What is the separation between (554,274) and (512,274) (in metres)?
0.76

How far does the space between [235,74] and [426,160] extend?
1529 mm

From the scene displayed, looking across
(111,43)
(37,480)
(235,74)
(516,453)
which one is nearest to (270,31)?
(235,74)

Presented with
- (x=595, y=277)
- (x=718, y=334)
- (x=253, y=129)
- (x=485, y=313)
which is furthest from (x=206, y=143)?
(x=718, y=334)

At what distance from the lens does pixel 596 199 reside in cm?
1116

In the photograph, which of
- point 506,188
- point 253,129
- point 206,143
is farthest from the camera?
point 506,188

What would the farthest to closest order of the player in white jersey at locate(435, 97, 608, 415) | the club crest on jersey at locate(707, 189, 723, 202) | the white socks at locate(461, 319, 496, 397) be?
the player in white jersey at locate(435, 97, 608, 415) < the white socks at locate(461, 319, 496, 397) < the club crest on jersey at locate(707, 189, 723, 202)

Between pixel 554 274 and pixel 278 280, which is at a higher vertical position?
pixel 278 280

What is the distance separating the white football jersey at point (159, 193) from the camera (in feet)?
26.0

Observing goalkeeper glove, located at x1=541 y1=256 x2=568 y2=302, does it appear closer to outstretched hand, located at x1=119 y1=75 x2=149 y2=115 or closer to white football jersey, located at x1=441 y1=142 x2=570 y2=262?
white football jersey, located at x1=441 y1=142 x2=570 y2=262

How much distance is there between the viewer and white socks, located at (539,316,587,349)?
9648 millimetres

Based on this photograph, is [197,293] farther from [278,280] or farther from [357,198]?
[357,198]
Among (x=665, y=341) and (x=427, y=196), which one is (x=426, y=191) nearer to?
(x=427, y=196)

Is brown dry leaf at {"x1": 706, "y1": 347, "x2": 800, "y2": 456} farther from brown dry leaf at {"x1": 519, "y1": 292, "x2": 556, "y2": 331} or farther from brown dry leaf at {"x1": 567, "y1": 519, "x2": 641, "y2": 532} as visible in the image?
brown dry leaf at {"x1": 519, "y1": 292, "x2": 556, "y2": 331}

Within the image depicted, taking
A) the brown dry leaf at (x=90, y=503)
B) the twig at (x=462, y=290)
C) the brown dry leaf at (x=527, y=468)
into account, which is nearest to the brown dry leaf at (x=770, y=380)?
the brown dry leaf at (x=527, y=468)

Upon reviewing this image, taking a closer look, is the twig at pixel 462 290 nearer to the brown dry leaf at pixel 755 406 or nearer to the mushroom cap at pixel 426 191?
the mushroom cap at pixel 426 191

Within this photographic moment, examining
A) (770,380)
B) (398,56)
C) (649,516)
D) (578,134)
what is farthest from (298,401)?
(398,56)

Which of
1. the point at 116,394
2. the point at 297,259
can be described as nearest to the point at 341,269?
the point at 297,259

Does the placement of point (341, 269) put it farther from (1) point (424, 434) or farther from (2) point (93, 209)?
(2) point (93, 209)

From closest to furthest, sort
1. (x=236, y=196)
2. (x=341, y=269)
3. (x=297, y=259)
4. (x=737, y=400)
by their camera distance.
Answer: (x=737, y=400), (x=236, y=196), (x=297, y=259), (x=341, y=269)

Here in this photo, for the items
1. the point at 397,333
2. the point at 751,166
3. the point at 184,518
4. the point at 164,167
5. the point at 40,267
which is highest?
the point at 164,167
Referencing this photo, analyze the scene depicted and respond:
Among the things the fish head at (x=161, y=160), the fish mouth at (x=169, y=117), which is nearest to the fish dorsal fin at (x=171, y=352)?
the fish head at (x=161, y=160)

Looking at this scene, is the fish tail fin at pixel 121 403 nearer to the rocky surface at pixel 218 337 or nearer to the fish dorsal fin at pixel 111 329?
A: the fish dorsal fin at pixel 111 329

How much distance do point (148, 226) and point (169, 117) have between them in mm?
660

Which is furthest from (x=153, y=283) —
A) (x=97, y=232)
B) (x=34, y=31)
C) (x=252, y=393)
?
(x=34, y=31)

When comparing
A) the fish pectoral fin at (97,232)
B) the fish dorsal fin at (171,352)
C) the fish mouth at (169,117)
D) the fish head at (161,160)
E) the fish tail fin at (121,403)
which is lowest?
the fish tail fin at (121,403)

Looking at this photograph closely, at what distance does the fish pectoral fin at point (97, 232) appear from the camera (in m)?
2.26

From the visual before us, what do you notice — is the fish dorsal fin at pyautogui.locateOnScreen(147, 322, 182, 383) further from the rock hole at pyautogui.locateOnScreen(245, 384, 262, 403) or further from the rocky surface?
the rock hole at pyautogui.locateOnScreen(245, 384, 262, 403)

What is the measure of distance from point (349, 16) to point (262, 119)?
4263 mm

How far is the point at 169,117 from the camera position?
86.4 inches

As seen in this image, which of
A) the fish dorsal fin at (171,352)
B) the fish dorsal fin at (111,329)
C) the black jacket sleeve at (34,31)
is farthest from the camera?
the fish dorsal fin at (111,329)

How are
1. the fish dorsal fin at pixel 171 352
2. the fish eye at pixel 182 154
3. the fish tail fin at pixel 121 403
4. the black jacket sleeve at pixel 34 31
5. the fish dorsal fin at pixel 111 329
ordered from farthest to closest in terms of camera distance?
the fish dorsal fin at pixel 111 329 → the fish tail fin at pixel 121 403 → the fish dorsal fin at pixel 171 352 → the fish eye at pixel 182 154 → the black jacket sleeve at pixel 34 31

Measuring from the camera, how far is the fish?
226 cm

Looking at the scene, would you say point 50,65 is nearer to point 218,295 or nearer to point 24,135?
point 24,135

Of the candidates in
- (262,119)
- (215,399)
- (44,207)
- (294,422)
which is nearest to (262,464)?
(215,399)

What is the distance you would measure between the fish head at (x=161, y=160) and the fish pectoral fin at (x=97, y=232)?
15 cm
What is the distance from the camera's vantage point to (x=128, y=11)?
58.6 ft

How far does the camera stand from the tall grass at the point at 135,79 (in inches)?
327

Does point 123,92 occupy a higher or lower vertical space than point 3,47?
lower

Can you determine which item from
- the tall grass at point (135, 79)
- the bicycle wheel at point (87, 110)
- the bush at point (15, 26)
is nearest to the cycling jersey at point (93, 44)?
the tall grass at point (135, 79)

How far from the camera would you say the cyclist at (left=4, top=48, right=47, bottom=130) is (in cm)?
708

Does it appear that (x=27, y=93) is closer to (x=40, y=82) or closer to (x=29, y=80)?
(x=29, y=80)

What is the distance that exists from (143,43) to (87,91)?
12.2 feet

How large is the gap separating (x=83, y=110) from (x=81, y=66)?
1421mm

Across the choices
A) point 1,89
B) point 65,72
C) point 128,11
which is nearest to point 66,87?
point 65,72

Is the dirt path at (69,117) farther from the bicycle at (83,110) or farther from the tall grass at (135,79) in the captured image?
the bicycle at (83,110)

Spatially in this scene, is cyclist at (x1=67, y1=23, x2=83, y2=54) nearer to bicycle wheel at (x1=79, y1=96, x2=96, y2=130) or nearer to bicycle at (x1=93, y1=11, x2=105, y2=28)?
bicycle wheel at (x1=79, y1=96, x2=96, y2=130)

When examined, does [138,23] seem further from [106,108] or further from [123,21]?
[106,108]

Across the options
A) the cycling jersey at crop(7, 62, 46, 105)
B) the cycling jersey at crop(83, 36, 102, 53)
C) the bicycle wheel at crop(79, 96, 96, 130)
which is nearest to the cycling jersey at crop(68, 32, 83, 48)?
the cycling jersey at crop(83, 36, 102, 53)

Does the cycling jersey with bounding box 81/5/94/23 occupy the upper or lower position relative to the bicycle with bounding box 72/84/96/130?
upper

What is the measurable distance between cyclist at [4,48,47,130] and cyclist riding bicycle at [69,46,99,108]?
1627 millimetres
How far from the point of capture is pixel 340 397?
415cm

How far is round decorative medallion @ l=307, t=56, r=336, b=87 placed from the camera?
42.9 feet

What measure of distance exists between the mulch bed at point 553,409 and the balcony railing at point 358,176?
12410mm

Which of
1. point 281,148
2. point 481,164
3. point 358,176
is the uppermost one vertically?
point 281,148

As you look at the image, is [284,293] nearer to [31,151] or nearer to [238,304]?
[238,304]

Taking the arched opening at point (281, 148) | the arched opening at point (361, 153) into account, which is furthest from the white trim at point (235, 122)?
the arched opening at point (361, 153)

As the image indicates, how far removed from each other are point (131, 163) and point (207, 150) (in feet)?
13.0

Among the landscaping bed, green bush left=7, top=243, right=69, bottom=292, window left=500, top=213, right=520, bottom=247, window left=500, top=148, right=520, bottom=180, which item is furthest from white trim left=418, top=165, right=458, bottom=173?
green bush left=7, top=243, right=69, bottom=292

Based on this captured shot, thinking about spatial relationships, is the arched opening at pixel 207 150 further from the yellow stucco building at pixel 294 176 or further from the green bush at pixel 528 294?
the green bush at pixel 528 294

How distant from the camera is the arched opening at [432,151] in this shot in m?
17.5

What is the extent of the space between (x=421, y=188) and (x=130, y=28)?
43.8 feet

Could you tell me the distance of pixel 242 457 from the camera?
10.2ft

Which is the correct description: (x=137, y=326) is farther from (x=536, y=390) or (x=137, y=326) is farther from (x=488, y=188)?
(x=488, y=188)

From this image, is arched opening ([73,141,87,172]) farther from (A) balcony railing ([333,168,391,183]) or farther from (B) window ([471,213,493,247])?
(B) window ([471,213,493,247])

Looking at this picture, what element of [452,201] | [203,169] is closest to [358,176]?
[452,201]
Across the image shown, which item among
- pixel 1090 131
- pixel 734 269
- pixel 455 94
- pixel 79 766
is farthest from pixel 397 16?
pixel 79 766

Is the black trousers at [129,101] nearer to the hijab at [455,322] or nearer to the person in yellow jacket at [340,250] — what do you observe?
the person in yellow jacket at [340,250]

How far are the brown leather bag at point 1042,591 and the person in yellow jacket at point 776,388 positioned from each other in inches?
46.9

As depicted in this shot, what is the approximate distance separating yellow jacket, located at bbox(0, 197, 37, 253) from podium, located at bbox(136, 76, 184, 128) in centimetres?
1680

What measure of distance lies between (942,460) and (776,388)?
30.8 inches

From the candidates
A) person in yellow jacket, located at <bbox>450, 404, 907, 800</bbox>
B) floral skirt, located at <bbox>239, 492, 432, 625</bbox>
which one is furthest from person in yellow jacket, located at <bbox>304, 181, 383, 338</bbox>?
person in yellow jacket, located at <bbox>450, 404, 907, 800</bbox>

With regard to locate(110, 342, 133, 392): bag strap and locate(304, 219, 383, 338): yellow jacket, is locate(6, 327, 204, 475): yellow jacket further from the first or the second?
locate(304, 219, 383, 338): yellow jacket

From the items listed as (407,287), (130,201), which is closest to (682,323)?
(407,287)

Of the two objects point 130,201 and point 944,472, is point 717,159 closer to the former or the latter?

----------

OBJECTIVE: Rewrite the lines from the start of the records through the line holding "the player in white jersey at locate(435, 97, 608, 415) <", inclusive, replacing "camera" with "viewer" and leaving everything else unchanged.

TASK RESULT:
What is the separation between (554,274) and (512,274) (in metres)?
0.76

How far does the space between [235,74] and [426,160] extend?
1529 mm

From the scene displayed, looking across
(111,43)
(37,480)
(235,74)
(516,453)
which one is nearest to (270,31)?
(235,74)

Presented with
- (x=595, y=277)
- (x=718, y=334)
- (x=253, y=129)
- (x=485, y=313)
which is furthest from (x=206, y=143)?
(x=718, y=334)

At what distance from the lens does pixel 596 199 reside in cm?
1116

In the photograph, which of
- point 506,188
- point 253,129
- point 206,143
is farthest from the viewer?
point 506,188

What would the farthest to closest order of the player in white jersey at locate(435, 97, 608, 415) | the club crest on jersey at locate(707, 189, 723, 202) | the white socks at locate(461, 319, 496, 397) be?
the player in white jersey at locate(435, 97, 608, 415) < the white socks at locate(461, 319, 496, 397) < the club crest on jersey at locate(707, 189, 723, 202)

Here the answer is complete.